[REQUIRED WORK] Pull the passage from the Mexico travel diary below that begins at the words "Our room tour, which" and stops after "conspiracy and paranoia.", copying it word for word; ignore the data that follows.

[PAGE]
We left the office, me muttering dark imprecations, Amanda prodding me to shut up. The whole farrago had taken up valuable time, would stop us reaching our intended goal that night, would cost me £25 for a new V5 on returning to the UK and might well result in untold difficulties at the US border and when shipping the cars home from New York. I was incandescent with rage, hot, very bothered and ready to kill. This was the straw, etc, etc. For the rest of the day I found Mexico very hard going, nothing was pleasant and mister gloom came to visit and stayed.
The road from the border was pretty poor and the countryside not very interesting, so we just got on with the drive and arrived in San Cristobal de las Casas, short of where we had intended and rather later than we had planned. Driving into the city on Saturday evening through the dense traffic was not too bad as, for once, the GPS was behaving and giving information that was largely correct and we had a town map in a guide book. Arriving at the hotel I, for once, had managed to interpret the grid pattern and went around the block to get to the front door, the GPS having brought us to the wrong end of a one way street. The guide book had stated that this was a nice hotel, with cheaper rooms in an annexe across the road. Our enquiries revealed that rooms were available but only in the annexe and cheaper than the book.
Our room tour, which we always do, revealed dingy and rather grubby looking rooms, but two had minimal bathrooms which would suffice and one had the use of a shared bathroom. At the price and at this time of night after the day we had had, it
would do for the night at £12.50 per room. Matters improved when we went to a nearby restaurant, which turned out to have lovely food, live music and a happy, informal, family atmosphere. The dish of sautéed ceps and girolles would
have graced the best European restaurant tables; here dinner for four, including two very good Indio dark beers each, was less than £40 in total.
I slept badly, dreaming of conspiracy and paranoia.
19th May. St.Cristobal de las Casas
We had decided to have an early breakfast and get away as soon as we could, to tackle a rather long day. We had been in communication with several contacts, referred by our dear friend in Colombia, Hugo Suarez Fiat. The information we were seeking was about the safest way to travel through Mexico.

[RECORDED INFORMATION]
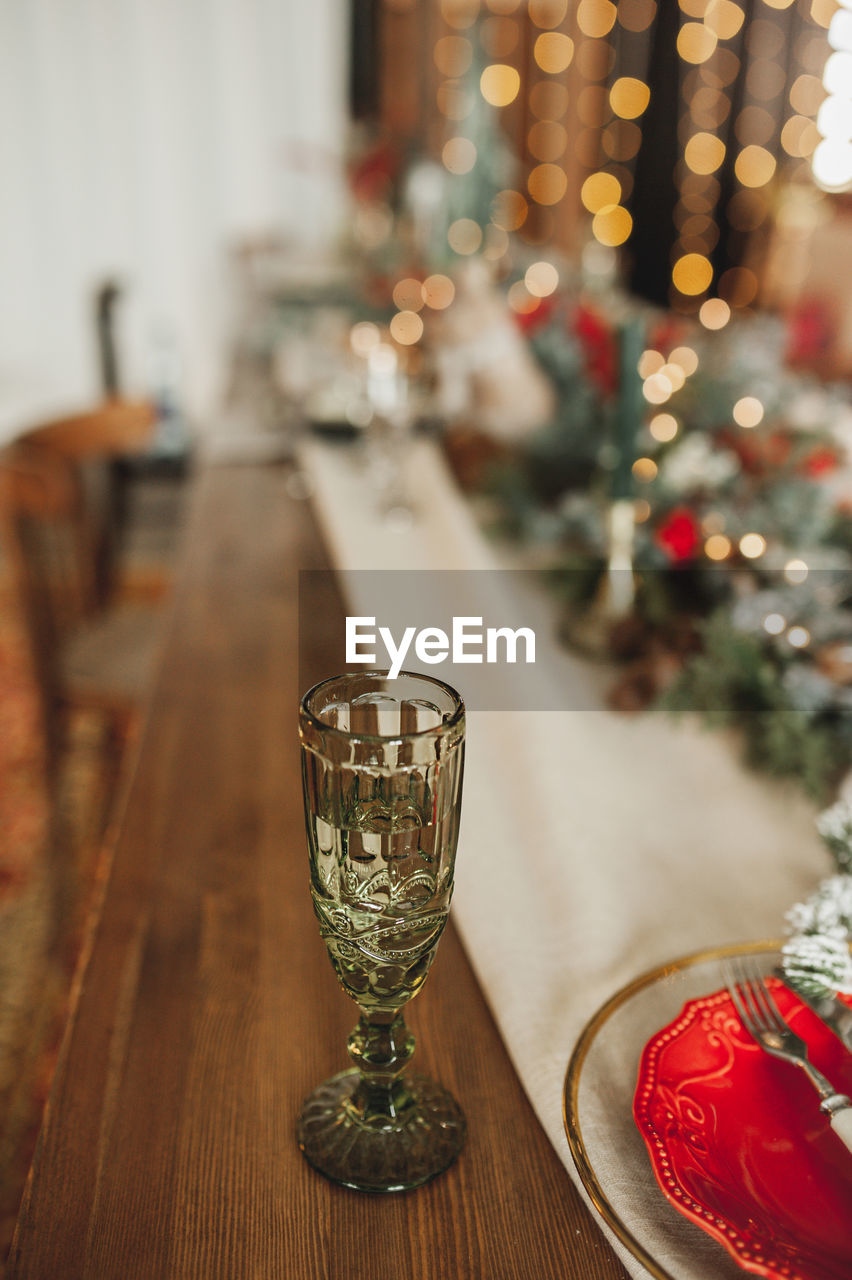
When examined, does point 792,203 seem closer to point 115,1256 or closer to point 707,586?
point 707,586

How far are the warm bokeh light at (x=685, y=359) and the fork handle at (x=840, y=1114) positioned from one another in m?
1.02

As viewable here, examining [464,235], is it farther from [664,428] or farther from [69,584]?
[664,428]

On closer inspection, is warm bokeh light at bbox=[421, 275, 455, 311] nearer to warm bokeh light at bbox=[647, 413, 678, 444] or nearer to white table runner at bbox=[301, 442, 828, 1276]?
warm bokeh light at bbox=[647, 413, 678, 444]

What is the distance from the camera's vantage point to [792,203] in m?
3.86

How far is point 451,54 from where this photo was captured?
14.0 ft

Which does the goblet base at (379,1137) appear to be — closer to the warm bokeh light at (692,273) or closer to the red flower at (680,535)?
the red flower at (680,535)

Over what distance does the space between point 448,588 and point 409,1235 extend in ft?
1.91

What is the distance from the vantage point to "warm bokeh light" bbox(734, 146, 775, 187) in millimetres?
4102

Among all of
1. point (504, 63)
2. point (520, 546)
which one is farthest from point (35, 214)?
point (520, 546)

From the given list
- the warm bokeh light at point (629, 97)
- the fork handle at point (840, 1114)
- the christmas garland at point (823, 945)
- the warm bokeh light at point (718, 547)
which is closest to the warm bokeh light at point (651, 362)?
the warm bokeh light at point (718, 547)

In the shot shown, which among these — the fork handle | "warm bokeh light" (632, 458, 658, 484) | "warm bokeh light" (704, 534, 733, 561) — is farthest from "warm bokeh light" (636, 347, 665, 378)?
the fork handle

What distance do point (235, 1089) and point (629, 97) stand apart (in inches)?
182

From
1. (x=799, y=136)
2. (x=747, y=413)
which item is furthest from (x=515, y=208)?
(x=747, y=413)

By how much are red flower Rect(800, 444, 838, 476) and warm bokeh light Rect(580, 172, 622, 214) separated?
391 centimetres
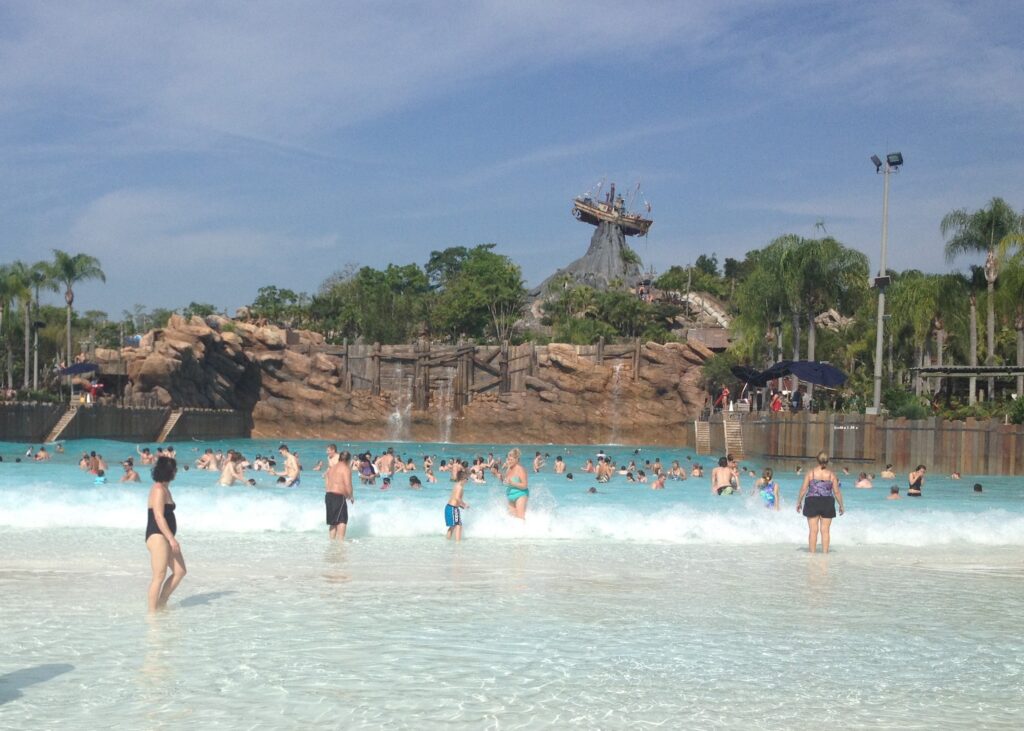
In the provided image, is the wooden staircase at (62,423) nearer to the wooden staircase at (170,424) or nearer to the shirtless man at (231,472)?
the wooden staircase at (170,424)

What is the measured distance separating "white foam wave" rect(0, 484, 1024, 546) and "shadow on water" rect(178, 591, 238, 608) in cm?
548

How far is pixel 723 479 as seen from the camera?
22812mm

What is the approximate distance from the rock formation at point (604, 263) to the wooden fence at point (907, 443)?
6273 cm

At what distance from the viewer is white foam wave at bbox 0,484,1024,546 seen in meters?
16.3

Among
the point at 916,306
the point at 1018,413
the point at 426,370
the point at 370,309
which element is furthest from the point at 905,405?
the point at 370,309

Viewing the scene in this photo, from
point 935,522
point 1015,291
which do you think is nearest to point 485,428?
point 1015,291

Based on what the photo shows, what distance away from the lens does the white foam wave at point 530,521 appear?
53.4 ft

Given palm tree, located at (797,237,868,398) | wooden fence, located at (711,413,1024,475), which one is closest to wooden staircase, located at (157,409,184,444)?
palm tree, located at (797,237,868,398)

---

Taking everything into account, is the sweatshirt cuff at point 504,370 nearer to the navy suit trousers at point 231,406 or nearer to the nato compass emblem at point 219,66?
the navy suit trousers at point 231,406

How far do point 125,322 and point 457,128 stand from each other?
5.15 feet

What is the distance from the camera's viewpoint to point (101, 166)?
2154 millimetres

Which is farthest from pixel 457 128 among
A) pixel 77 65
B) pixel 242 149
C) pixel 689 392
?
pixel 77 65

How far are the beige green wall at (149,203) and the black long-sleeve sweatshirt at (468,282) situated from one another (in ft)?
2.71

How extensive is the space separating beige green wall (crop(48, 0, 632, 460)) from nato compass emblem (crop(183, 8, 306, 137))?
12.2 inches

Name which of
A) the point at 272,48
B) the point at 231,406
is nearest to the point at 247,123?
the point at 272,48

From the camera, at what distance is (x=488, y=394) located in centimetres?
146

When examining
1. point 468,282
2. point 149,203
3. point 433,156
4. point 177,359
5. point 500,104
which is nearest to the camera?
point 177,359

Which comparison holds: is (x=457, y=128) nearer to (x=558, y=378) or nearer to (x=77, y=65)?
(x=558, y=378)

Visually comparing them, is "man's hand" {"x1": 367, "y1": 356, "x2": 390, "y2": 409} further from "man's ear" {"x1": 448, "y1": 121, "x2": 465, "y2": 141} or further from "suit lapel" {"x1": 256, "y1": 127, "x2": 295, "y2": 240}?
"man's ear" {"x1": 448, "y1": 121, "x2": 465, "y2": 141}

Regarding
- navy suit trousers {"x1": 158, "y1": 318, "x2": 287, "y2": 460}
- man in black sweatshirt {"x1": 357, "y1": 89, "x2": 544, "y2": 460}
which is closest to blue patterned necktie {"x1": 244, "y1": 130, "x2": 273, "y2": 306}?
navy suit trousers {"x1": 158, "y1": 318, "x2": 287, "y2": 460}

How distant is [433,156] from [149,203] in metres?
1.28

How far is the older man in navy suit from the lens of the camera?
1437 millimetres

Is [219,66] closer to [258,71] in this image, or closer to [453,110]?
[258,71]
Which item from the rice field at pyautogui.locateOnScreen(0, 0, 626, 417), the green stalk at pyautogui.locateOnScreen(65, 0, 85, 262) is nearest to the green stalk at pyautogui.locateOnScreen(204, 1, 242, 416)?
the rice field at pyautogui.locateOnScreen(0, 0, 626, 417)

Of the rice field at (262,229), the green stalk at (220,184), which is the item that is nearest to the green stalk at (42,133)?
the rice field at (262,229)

--

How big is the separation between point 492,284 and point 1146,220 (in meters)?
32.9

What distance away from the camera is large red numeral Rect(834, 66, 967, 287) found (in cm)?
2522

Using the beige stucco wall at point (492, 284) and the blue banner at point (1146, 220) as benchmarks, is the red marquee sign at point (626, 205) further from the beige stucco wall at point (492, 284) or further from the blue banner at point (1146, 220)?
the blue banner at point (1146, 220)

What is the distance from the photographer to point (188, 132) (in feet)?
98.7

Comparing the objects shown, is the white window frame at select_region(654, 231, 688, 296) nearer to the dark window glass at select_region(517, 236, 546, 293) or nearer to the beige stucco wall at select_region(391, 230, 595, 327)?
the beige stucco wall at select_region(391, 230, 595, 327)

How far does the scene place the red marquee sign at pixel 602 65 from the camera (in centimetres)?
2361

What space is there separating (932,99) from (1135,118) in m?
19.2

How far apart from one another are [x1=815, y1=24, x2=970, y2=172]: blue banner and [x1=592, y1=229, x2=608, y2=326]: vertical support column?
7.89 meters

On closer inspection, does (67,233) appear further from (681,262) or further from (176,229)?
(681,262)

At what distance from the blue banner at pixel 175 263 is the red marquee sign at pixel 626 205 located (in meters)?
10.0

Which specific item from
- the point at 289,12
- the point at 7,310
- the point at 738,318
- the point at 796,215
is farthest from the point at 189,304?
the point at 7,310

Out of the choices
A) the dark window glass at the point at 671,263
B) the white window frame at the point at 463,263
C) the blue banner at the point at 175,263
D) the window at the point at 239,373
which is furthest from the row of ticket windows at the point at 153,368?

[RESPONSE]
Our room tour, which we always do, revealed dingy and rather grubby looking rooms, but two had minimal bathrooms which would suffice and one had the use of a shared bathroom. At the price and at this time of night after the day we had had, it
would do for the night at £12.50 per room. Matters improved when we went to a nearby restaurant, which turned out to have lovely food, live music and a happy, informal, family atmosphere. The dish of sautéed ceps and girolles would
have graced the best European restaurant tables; here dinner for four, including two very good Indio dark beers each, was less than £40 in total.
I slept badly, dreaming of conspiracy and paranoia.